Subject Re: [IB-Architect] Trigger Templates
Author Jan Mikkelsen
Jim Starkey <jas@...> wrote:
>A couple of questions and comments.

Likewise. I've been thinking about this very issue for a while.

>First, do you think this stuff needs to be in the engine, or would
>an extension to GDEF be sufficient? Is there really much gain
>over simple cut and paste?

No, it shouldn't be in the engine, depending on how you define engine. It
is really a language and code generation issue.

>Second, C++ templates are kinda funny beasts, added very late in the
>development cycle to paper over a specific design problem concerning
>container classes. In essence, templates are compile/link time macros.
>To the best of my knowledge, no other language has adopted the idea.

Ada, Modula-3 and Clu have generics.

The major difference these generics and C++'s templates is in the
interaction with the type system. In C++ operating overloading and lookup
rules let the compiler decide which template to instantiate, and generate
code accordingly. In the languages above, the programmer must specifically
instantiate generics. Obviously in C++, the programmer must also explicitly
class templates, eg. list<int>.

This contributes to the power (and danger) of C++, and the ability to
implement things like the C++ STL, but I don't think it is appropriate for
an SQL type environment.

>Wouldn't a simple macro facility answer your needs and be a great
>deal more flexible to boot? I'm generally not a proponent of macros
>(macros in a language is a confession by the designer that he screwed
>up), but they seem a better match for your problem.

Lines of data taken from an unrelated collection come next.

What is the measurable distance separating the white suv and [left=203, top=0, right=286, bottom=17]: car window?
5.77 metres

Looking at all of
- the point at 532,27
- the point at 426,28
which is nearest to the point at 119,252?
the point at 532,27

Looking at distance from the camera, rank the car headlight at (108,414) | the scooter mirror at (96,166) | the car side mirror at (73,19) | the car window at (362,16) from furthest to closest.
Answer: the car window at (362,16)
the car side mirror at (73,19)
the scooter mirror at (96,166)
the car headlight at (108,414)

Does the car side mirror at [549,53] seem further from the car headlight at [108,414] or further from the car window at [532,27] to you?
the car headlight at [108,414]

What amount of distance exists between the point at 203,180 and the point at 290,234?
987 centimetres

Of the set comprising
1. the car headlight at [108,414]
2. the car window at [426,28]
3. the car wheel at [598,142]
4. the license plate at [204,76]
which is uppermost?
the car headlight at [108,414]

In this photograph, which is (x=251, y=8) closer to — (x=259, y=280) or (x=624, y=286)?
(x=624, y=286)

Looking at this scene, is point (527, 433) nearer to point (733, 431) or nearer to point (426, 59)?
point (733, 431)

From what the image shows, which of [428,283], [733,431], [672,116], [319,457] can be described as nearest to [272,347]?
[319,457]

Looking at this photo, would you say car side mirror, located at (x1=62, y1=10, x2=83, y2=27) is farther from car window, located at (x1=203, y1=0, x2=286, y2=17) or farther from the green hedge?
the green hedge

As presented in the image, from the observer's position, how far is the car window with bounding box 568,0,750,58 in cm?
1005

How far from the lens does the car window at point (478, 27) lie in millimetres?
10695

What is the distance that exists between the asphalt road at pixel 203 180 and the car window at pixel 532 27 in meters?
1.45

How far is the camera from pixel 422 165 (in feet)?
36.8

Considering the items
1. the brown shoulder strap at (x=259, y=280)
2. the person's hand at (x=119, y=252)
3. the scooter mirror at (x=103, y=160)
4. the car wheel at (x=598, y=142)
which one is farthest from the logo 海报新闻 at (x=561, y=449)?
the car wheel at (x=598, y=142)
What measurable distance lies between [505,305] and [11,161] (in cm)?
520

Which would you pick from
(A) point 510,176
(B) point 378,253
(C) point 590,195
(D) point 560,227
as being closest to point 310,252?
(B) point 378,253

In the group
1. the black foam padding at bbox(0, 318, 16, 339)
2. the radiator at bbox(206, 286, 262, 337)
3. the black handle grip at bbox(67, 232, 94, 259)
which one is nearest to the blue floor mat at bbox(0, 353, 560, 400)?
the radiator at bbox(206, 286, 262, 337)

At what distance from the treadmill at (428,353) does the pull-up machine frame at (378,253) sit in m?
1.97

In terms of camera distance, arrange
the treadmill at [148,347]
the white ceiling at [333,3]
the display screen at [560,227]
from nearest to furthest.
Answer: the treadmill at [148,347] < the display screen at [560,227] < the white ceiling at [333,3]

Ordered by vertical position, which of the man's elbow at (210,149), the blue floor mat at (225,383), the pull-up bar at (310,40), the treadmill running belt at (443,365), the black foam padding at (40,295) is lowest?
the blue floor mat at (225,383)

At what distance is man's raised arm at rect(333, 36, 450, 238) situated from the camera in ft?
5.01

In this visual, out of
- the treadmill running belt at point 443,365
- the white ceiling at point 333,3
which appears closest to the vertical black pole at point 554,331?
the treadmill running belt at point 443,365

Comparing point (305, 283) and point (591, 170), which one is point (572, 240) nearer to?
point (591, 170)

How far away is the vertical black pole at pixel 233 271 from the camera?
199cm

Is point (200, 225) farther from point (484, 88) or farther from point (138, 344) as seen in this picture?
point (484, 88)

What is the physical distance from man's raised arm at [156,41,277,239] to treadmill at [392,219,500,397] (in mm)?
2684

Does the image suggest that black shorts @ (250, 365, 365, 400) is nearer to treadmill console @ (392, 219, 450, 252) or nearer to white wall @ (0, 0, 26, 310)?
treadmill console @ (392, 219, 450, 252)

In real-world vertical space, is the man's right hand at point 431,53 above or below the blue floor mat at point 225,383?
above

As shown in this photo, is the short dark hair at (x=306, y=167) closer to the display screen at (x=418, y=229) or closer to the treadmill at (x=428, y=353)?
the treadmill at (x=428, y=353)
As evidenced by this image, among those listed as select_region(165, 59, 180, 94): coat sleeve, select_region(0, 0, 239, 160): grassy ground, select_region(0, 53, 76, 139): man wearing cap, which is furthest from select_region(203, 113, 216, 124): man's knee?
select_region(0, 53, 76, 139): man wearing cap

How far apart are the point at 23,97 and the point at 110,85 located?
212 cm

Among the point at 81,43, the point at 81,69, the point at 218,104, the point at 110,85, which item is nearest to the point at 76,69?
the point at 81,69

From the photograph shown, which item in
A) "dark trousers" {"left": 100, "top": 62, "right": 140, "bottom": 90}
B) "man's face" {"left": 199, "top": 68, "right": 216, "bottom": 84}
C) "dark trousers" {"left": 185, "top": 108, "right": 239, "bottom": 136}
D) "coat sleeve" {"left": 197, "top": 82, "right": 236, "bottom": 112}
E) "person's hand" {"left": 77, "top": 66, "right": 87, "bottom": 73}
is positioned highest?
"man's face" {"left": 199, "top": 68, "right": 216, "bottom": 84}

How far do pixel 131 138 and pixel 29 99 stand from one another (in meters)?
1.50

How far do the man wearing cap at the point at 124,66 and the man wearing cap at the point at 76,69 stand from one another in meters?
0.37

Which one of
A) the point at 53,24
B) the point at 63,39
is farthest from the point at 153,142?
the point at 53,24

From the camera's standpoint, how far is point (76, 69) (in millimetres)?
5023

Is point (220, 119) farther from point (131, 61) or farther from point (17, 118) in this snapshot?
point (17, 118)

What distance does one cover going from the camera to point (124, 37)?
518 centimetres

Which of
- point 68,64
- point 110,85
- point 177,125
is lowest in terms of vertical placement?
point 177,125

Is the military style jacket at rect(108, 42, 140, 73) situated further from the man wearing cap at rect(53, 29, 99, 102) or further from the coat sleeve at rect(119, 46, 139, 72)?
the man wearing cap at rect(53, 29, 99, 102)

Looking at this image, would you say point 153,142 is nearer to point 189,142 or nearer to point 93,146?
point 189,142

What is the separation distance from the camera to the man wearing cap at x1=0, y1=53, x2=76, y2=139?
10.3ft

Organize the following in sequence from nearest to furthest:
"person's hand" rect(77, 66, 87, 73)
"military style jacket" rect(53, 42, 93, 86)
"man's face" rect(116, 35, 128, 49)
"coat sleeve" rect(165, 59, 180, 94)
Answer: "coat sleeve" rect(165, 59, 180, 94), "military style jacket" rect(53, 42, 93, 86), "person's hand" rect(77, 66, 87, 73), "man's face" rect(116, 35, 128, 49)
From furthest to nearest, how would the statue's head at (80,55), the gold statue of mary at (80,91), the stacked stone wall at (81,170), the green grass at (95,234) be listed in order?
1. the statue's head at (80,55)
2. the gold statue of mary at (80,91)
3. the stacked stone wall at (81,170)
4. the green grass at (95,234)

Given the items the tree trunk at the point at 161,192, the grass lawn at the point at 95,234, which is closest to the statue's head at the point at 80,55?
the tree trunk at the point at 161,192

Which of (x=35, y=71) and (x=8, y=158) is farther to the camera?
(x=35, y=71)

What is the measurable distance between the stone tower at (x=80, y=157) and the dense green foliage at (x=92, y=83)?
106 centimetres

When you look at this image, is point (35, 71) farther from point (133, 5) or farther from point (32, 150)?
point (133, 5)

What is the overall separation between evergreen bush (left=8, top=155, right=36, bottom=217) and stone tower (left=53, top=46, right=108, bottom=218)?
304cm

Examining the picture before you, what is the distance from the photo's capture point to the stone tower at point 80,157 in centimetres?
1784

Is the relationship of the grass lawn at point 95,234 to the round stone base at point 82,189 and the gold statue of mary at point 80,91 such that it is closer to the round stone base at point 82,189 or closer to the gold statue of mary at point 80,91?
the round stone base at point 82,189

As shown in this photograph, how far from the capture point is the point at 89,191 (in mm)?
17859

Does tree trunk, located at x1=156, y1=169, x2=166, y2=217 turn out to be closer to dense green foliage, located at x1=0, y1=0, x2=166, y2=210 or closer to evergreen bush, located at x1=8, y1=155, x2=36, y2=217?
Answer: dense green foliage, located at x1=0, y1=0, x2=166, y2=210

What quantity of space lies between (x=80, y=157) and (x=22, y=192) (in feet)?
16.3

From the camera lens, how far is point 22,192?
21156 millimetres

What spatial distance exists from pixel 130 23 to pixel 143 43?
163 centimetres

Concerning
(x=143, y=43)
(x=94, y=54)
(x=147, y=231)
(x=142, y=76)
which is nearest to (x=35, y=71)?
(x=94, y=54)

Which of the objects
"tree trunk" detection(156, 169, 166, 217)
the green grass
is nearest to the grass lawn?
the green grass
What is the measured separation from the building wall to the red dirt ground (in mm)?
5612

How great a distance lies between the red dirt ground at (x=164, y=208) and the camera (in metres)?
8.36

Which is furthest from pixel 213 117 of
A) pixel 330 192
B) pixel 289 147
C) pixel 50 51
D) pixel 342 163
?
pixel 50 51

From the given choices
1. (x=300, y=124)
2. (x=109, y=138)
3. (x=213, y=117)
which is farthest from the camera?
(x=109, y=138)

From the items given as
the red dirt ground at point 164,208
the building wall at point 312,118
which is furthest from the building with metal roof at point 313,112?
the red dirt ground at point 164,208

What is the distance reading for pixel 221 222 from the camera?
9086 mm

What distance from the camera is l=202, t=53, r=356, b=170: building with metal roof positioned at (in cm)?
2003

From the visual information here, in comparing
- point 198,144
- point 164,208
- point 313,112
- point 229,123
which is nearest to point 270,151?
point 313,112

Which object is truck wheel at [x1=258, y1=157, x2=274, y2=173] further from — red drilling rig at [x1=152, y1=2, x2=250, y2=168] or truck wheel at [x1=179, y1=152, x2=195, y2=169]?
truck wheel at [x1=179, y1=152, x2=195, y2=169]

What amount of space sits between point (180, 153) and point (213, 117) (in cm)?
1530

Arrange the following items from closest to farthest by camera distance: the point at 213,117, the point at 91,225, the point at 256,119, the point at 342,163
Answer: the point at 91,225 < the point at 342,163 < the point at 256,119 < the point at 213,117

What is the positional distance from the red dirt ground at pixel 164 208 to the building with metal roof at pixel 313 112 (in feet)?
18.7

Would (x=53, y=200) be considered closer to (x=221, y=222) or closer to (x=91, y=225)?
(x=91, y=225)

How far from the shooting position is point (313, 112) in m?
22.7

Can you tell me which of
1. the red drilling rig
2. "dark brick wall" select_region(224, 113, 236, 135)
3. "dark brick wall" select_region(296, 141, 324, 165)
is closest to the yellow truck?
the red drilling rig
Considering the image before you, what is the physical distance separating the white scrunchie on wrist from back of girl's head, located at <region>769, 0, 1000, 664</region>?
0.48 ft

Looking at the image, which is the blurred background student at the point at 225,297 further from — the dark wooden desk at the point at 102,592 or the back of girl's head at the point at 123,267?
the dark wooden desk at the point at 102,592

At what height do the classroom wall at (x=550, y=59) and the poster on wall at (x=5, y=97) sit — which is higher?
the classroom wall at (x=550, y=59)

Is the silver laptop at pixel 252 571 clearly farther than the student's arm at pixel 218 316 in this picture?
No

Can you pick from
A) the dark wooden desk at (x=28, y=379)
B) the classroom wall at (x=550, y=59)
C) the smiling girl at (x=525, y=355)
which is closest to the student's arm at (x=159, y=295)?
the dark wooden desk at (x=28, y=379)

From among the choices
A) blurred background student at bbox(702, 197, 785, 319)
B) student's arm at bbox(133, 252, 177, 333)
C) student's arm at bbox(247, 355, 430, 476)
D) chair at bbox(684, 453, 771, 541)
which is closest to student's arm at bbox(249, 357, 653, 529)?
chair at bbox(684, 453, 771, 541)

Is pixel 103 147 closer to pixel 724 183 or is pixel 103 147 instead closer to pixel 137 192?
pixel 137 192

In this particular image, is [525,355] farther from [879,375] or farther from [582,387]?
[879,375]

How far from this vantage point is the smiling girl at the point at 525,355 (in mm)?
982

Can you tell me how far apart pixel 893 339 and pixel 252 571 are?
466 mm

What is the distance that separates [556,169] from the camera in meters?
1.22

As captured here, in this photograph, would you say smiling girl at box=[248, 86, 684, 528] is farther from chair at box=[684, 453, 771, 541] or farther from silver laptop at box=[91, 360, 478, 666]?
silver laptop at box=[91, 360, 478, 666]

Type checking, scope, single evalulation of arguments.

>Lastly, and this may determine the choice between a template and a
>macro model, what update semantics do you want. I presume that
>a change to the template should force a change to all instances.
>But what if one fails -- what happens?

There is a distinction between defining the template and instantiation.

One model is that a template can be defined without instantiation. It is
stored in some intermediate form tree. When it is instantiated, the
parameters of instantiation must be provided, and the appropriate code
generated (BLR, whatever). This is the trigger, procedure, whatever. After
the instantiation, modifications to the original template do not affect the
generated code, unless there is specific operator intervention.

Administratively, it would be a useful thing to be able to regenerate all
generated code when a template changes (and have that be an atomic
operation), but that is adminstrative rather than architectural.

>If the answers are a) engine, b) template, and c) consistency, there
>are major changes to the engine, the system tables, and the various
>DDL processors, most of which will be difficult to make backwards
>compatible. Do you think this is worth the cost of a little cut
>and paste activity in a text editor? It seems to me likely that the
>number of keystokes expended in the implementation would exceed the
>number of keystrokes expended over the lifetime of the feature...

Yes, there are major changes. There is also the little issue of the type
system and SQL3 ...

What do the various intermediate forms between parsers and code generators
look like in Interbase? Is there a standardised intermediate
representation, or does every compiler do its own thing?